Kmita ruppe il suggello e lesse quanto segue:
«Apprendiamo a mezzo d'un corriere testè arrivato da parte del Voivoda di Vityebsk, che questi non può marciare per la Piccola Polonia, e retrocede verso Podlyasye, perchè il principe Bogoslavio, che non è col Re di Svezia, ha divisato di piombare da Tykotsin su Pan Sapyeha. E siccome questi deve avere una gran parte delle sue truppe in guarnigione, vi ordiniamo di accorrere in suo aiuto con codesti Tartari. E giacchè con ciò resta soddisfatto il vostro desiderio, non sentiamo il bisogno di sollecitarvi. L'altra lettera la consegnerete al Voivoda. In essa noi raccomandiamo Pan Babinich, nostro fedel servo, alla benevolenza del Voivoda, e sopratutto alla protezione di Dio.
— Per l'amor di Dio, per l'amor di Dio! Qual lieta notizia per me! — esclamò Kmita. — Io non so come ringraziare il Re e voi.
— Mi sono offerto io stesso di venire, — disse il piccolo cavaliere, — mosso da compassione per le vostre pene, e perchè le lettere vi giungessero più sicuramente.
— Quando è giunto il corriere?
— Mentre eravamo col Re a pranzo. La lettera di Pan Sapyeha recava un'altra brutta notizia. L'Elettore ha rotto tutti i suoi giuramenti, unendosi alla fine col Re di Svezia contro il suo legittimo Sovrano.
— Un altro nemico? Non bastavano quelli che vi sono stati finora! — gridò Kmita, congiungendo le mani. — Gran Dio! Almeno che Pan Sapyeha mi mandasse per una settimana in Prussia; e se Iddio misericordioso lo permette, vi dico che dieci generazioni si ricorderanno di me e dei miei Tartari.
— Forse vi andrete, — disse Pan Michele; — ma prima dovete sconfiggere Bogoslavio, perchè in conseguenza di tale tradimento dell'Elettore, egli è provvisto d'uomini ed autorizzato a recarsi a Podlyasye.
— Com'è vero che vi è un Dio in cielo, c'incontreremo! — gridò Kmita, i cui occhi lampeggiavano, — ed io lo sconfiggerò.

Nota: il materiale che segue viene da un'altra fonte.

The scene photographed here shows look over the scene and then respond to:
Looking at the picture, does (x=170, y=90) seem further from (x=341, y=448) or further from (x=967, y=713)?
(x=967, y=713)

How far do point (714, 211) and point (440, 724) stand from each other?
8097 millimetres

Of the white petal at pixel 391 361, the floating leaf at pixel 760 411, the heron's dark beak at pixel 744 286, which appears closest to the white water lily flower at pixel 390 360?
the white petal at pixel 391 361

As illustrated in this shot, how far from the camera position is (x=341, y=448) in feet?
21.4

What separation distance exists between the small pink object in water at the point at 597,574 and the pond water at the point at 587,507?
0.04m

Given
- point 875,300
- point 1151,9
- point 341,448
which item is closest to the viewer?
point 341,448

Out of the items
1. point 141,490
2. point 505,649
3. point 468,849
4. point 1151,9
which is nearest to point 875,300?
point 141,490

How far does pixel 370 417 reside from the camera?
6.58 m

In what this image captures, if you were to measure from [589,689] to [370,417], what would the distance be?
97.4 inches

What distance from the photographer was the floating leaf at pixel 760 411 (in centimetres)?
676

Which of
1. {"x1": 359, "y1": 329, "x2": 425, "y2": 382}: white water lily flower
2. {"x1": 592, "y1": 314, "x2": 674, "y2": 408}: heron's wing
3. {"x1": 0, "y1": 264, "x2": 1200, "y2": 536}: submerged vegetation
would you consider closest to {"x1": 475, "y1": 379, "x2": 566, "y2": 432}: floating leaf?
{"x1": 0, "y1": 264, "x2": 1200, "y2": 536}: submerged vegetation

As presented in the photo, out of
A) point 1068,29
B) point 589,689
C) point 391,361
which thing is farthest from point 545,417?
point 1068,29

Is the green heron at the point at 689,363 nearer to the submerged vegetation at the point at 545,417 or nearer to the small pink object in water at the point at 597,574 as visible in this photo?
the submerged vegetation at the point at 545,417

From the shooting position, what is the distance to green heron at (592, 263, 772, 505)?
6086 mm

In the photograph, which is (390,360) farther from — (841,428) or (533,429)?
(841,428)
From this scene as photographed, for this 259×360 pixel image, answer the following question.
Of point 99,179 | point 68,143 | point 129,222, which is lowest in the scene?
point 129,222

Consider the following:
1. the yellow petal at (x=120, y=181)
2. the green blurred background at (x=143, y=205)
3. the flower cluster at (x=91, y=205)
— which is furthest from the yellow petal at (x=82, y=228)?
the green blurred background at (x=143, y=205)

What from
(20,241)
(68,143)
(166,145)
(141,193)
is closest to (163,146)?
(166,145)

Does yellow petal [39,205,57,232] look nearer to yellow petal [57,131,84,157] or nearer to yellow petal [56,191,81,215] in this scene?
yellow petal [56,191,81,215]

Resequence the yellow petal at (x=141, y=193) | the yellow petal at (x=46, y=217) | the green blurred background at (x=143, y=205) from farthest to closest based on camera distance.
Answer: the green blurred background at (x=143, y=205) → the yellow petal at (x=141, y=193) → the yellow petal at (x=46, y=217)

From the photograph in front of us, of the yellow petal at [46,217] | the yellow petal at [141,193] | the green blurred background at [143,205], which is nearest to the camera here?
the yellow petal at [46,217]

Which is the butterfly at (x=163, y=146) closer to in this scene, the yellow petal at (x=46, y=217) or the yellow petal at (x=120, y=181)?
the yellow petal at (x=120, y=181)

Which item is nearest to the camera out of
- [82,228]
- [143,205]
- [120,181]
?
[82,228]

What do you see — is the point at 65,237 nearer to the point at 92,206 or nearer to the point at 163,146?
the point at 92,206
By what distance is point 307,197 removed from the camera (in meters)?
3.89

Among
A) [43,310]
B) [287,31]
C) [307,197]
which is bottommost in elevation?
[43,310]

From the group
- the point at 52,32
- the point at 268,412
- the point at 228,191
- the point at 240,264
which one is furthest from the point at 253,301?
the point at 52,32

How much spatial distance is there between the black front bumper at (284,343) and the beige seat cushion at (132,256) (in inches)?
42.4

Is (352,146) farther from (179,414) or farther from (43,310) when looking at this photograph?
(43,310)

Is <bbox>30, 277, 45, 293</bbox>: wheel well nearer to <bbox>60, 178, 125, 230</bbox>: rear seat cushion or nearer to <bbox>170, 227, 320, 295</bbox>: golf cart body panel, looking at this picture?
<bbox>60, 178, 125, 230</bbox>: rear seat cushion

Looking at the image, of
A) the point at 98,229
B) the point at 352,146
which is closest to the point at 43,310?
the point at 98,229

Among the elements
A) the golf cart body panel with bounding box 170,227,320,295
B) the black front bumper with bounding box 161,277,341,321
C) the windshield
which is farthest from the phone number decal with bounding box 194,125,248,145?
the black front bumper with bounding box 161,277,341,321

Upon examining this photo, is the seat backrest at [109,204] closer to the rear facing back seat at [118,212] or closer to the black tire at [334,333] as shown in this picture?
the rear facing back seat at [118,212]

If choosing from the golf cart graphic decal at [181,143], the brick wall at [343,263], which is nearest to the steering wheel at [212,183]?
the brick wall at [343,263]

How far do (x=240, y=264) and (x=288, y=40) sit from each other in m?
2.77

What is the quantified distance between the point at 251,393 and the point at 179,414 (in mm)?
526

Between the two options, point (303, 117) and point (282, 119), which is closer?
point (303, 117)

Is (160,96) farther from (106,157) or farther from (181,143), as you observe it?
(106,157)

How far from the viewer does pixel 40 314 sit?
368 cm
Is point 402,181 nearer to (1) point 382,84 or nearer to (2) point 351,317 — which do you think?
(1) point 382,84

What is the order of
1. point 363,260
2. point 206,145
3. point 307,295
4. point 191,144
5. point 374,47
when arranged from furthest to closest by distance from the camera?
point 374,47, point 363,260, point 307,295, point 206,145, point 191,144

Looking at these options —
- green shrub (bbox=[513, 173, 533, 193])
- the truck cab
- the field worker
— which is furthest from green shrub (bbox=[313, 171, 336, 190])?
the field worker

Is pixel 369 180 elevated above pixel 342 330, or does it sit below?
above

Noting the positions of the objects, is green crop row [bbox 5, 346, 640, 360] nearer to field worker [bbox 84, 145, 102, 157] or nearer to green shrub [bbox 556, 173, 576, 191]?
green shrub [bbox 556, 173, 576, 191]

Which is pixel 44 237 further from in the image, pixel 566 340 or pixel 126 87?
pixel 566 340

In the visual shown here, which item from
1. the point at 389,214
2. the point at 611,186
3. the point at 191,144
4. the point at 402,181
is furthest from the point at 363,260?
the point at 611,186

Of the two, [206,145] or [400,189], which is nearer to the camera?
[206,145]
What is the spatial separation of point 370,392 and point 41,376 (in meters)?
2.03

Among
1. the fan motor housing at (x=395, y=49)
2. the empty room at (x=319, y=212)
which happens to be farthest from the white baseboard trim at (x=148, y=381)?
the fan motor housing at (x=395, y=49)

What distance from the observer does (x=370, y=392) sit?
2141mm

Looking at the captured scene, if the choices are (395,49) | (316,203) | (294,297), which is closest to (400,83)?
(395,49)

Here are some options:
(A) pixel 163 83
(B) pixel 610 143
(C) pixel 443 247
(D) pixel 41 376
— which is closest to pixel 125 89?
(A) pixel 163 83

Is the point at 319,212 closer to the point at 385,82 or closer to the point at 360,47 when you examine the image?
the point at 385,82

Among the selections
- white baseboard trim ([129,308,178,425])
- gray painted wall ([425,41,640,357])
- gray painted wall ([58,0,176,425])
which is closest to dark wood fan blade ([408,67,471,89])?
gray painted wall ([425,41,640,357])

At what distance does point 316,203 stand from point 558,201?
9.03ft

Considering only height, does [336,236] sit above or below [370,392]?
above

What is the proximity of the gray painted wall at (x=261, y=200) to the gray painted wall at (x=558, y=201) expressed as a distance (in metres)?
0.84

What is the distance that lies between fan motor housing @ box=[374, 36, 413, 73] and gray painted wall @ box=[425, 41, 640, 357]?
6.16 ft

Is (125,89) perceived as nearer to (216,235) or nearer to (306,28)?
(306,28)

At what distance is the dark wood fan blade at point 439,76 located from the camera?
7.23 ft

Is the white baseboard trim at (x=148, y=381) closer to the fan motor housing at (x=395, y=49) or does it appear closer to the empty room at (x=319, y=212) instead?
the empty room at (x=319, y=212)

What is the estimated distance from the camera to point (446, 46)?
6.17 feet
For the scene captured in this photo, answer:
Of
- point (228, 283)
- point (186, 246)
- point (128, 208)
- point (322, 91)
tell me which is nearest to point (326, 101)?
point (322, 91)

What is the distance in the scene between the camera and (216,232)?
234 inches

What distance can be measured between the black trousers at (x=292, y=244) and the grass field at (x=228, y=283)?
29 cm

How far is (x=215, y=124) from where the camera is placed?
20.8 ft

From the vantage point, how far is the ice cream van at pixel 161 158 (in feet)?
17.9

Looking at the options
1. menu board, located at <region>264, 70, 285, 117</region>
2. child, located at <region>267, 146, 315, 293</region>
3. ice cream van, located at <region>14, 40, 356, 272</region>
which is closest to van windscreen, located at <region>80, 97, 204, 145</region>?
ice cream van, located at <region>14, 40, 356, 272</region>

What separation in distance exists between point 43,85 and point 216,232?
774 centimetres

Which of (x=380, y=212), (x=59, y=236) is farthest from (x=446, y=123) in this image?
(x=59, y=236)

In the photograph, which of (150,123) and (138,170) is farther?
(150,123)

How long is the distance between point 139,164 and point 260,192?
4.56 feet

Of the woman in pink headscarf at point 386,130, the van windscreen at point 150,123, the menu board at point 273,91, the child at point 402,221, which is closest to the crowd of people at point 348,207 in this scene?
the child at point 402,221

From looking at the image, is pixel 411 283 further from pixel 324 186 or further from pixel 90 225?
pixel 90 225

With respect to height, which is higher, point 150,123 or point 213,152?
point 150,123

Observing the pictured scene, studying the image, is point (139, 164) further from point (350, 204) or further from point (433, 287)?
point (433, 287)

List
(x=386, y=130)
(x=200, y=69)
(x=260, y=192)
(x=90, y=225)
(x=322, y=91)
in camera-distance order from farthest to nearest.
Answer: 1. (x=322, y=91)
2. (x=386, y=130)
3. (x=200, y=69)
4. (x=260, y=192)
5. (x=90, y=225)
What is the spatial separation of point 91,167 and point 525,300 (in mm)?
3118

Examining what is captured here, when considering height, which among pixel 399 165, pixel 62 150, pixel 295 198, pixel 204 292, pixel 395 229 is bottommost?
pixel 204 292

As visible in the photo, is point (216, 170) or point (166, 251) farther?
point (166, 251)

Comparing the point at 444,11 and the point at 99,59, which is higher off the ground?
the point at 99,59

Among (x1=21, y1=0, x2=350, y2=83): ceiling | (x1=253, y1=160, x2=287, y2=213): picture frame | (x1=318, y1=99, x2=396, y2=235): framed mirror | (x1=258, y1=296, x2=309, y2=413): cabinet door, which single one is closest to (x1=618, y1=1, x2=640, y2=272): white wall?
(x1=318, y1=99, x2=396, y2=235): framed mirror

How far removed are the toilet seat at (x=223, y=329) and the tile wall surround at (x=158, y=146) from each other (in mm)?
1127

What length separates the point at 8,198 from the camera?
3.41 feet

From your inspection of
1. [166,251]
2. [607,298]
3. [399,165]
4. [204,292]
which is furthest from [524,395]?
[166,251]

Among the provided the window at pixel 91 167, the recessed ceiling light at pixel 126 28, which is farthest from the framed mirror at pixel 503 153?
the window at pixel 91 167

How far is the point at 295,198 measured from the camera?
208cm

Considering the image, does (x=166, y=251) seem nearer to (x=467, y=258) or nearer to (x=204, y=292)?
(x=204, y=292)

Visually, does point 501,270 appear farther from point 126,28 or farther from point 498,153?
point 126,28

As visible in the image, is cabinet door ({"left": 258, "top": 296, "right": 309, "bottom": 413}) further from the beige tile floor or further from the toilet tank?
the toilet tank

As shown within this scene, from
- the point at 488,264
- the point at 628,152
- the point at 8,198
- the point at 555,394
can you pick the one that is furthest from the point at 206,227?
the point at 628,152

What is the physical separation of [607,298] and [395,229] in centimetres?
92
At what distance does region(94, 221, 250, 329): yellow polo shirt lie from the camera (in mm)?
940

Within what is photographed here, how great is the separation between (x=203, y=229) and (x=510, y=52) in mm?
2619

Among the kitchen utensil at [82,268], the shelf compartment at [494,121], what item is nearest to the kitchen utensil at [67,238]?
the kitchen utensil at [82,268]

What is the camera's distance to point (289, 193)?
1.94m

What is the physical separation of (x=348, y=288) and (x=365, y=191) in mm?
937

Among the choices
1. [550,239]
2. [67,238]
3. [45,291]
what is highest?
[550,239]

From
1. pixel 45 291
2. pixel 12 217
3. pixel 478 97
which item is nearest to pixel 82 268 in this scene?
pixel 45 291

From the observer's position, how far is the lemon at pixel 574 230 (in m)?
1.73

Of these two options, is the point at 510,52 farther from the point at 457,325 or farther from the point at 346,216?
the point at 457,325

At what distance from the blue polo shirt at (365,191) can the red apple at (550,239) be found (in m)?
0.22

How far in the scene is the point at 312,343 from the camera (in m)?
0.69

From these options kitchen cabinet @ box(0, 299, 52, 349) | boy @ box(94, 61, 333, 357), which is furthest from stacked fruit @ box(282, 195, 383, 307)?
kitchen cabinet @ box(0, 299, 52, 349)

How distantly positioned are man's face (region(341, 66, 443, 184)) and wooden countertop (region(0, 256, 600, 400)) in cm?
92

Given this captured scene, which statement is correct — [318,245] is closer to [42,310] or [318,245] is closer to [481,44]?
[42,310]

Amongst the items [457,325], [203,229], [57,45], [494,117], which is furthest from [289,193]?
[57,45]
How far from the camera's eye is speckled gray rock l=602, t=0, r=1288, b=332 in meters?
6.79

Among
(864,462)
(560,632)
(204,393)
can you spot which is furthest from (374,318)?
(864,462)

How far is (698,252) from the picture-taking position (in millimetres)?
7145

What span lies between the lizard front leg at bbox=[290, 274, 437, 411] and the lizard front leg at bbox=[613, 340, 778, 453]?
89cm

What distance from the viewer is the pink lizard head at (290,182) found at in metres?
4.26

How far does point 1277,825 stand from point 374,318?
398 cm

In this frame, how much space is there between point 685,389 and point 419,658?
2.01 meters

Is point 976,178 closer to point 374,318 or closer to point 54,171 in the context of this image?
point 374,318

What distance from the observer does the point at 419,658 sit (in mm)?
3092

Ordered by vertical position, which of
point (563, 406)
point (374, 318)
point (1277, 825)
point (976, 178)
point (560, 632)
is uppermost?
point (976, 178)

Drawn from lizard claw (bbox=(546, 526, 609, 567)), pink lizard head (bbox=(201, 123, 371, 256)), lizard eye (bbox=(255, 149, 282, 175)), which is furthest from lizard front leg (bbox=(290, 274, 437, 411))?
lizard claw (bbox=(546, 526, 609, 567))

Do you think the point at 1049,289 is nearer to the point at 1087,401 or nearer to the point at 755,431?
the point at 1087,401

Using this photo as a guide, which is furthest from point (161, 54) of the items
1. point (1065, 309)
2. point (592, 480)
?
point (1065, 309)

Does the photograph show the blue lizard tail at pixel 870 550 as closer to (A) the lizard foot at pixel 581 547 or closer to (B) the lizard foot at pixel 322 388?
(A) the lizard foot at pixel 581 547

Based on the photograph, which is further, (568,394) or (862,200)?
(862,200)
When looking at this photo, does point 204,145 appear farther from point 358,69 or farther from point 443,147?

— Anche il Re disse tosto: «È una spedizione fatta apposta per Yendrek. — Il Re voleva mandarvi un suo servo ma volli venire io.
Kmita si chinò sul cavallo e strinse il piccolo cavaliere in un tenero abbraccio.
— Un fratello non mi avrebbe fatto quello che mi avete fatto voi! Dio mi conceda di potervi ringraziare meglio che colle parole!
— Vi aiuti Iddio! — disse Volodyovski, — e vendicate il tradimento dei Prussiani.
— State sicuro su questo punto, — replicò Kmita, — si ricorderanno di me!
I due cavalieri si abbracciarono di nuovo e si separarono.
Volodyovski e Pan Jendzian ripresero il cammino di Leopoli e Kmita fece divergere il suo chambul in sul momento, come un auriga fa girare il suo cocchio, e si diresse verso il nord.